Alma is an amazing character—kind yet toughened from her early experiences with loss. She is also self-centered and somewhat haughty. By the time she reaches her mid eighties, she resides at an assisted living facility where she has befriended one of its employees—Irena. Both women have secret pasts, the memories of which continue into their present lives.

Allende’s first novel, House of the Spirits, published in 1982 to critical acclaim, won her international fame and has been translated into 37 languages. It ranks as one of my all-time favorites. Here, Allende fictionalizes the turbulent history of post-colonial Chile after the overthrow of her uncle, Salvatore Allende, in 1973. Like House of the Spirits, many of Allende’s books are family sagas and offer sociopolitical commentaries of the times in which they are set.

Allende has written nearly 20 works and has garnered many awards. In 2004, she was inducted into the American Academy of Arts and Letters, and in 2010 she received Chile's National Literature Prize. President Barack Obama awarded her the 2014 Presidential Medal of Freedom.

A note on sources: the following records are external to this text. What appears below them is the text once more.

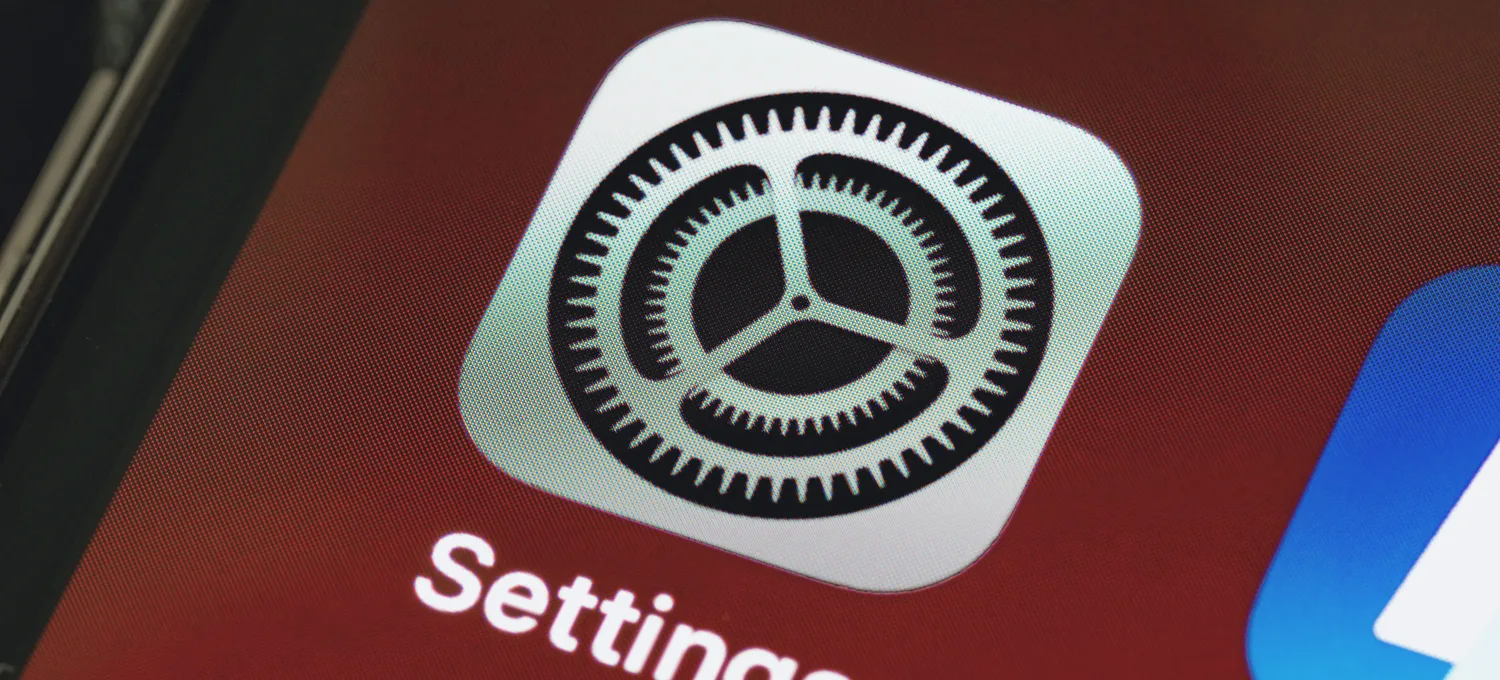 An iPhone screen, hand holding it at angle, soft daylight
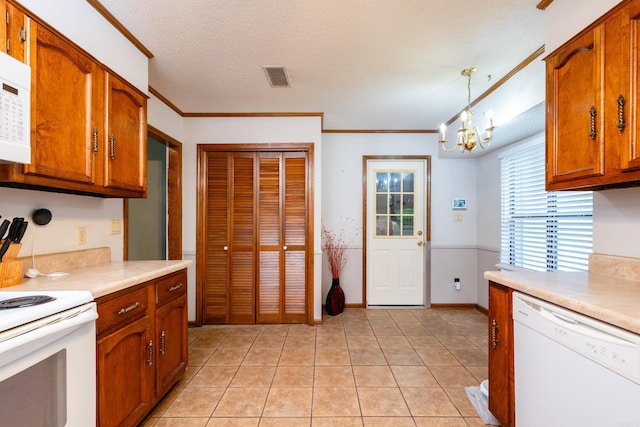 kitchen featuring white appliances, an inviting chandelier, pendant lighting, and light tile patterned flooring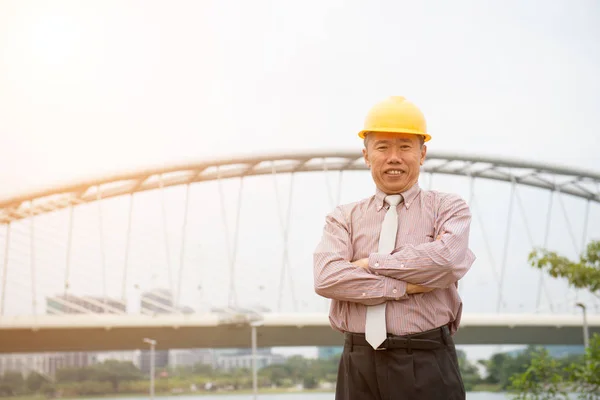 Asian architect in helmet — Stock Photo, Image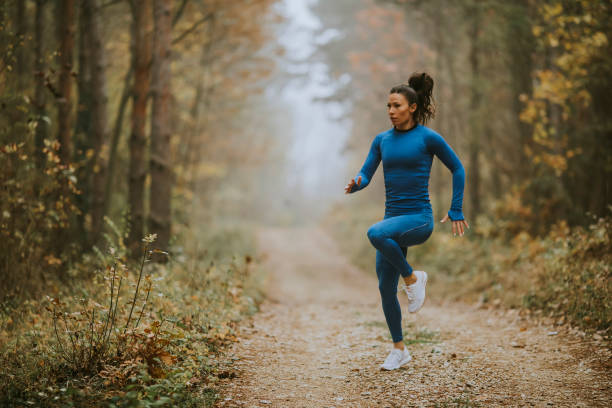 istock Young woman running having exercise on forest trail at autumn 1355061863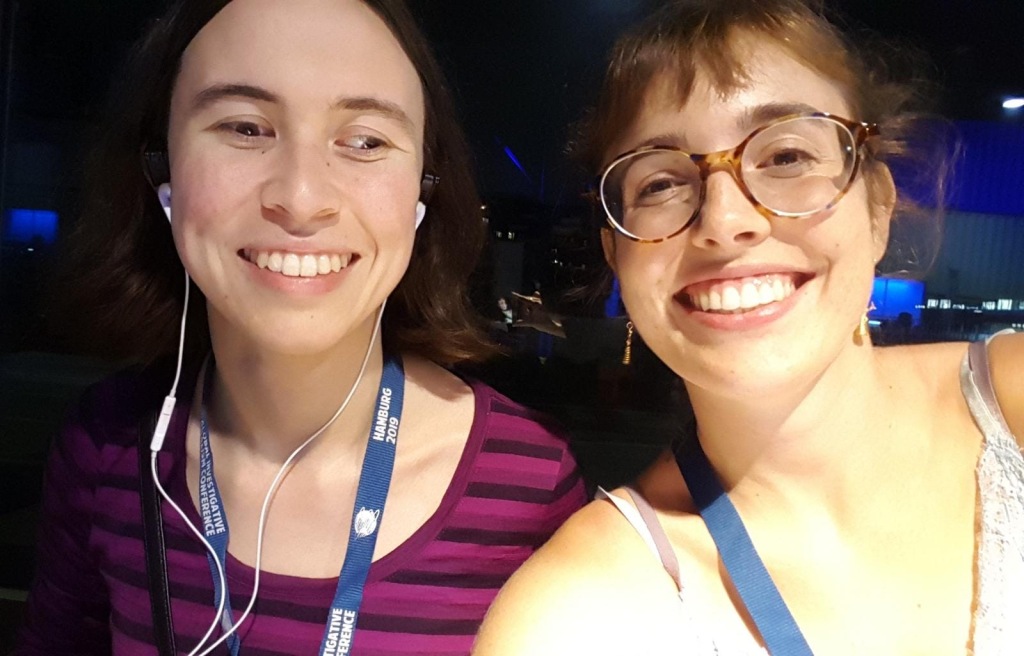 Two young European-presenting women, Ariadna and I, are sitting at a table smiling. We have blue Conference lanyards on, mine's facing text-side-out and reads "Hamburg 2019 / Global Investigative Journalism Conference".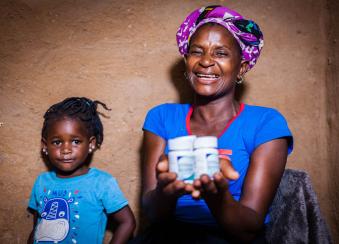 A mother holding medications with her child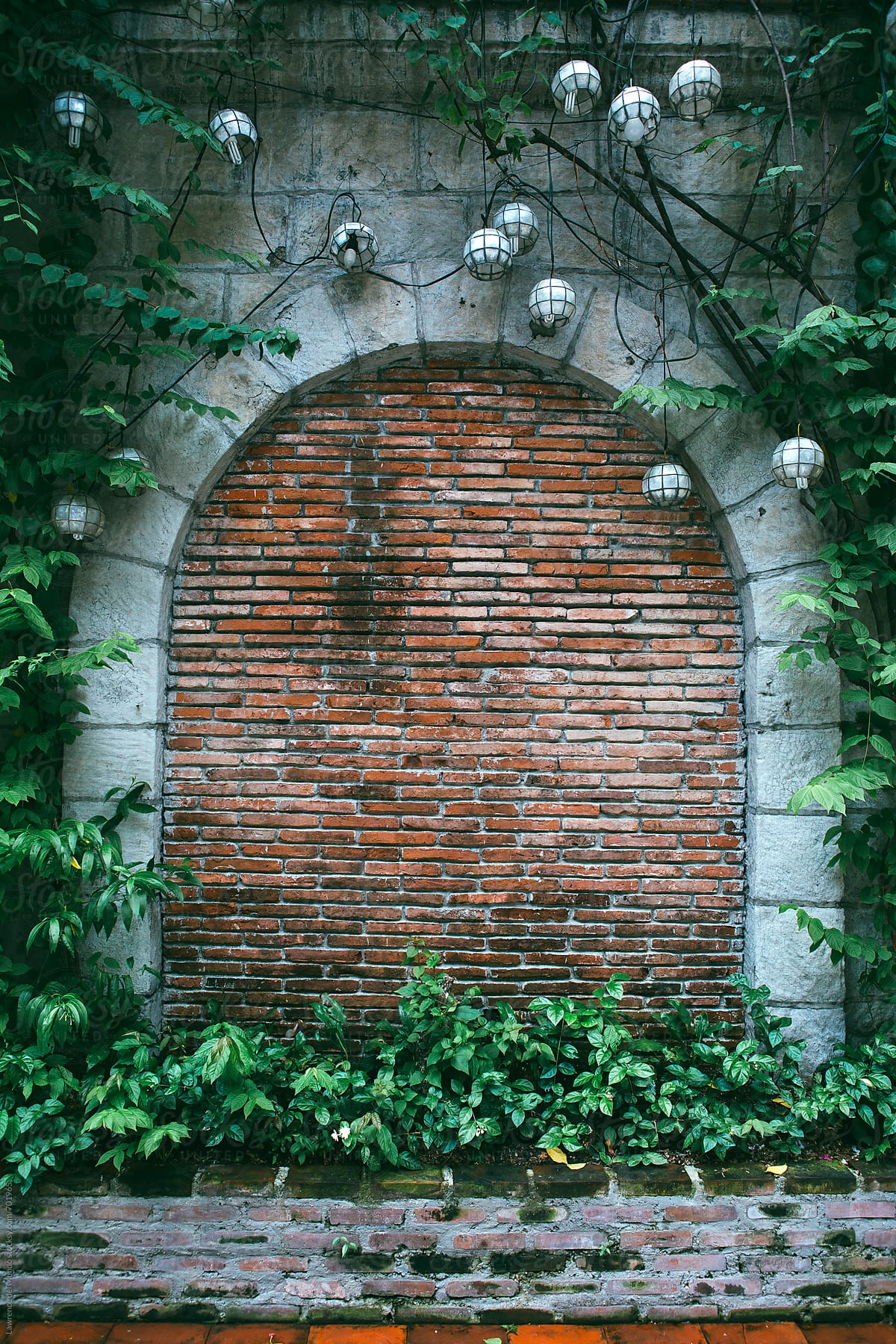 Garden arch opening elegantly covered and \'boarded up\' with red bricks.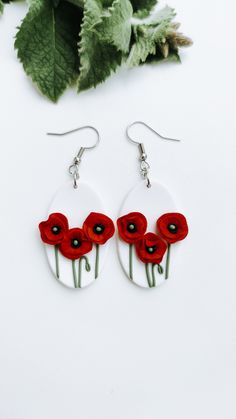 two red flowers are in the center of a pair of white dangle earrings with green leaves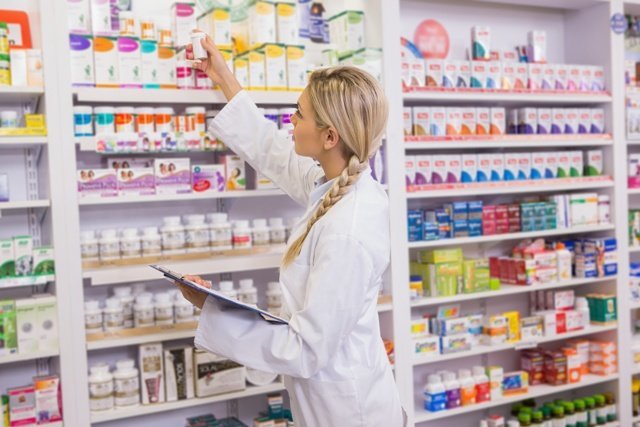 Junior pharmacist taking medicine from shelf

Isabel Allende is a skilled artist, one who is both sensitive and adept at historical detail. Her depiction of the horrors of the Holocaust and the shattering of lives during the Japanese American internment are vivid and accurate. The author illustrates the lasting impact these two unspeakable chapters in history had on good and innocent people. She also relates how society as a whole treated prejudice toward people outside of the mainstream (Japanese, Jews, homosexuals). Ultimately, The Japanese Lover is a moving love story with characters that stay with the reader long after the final page.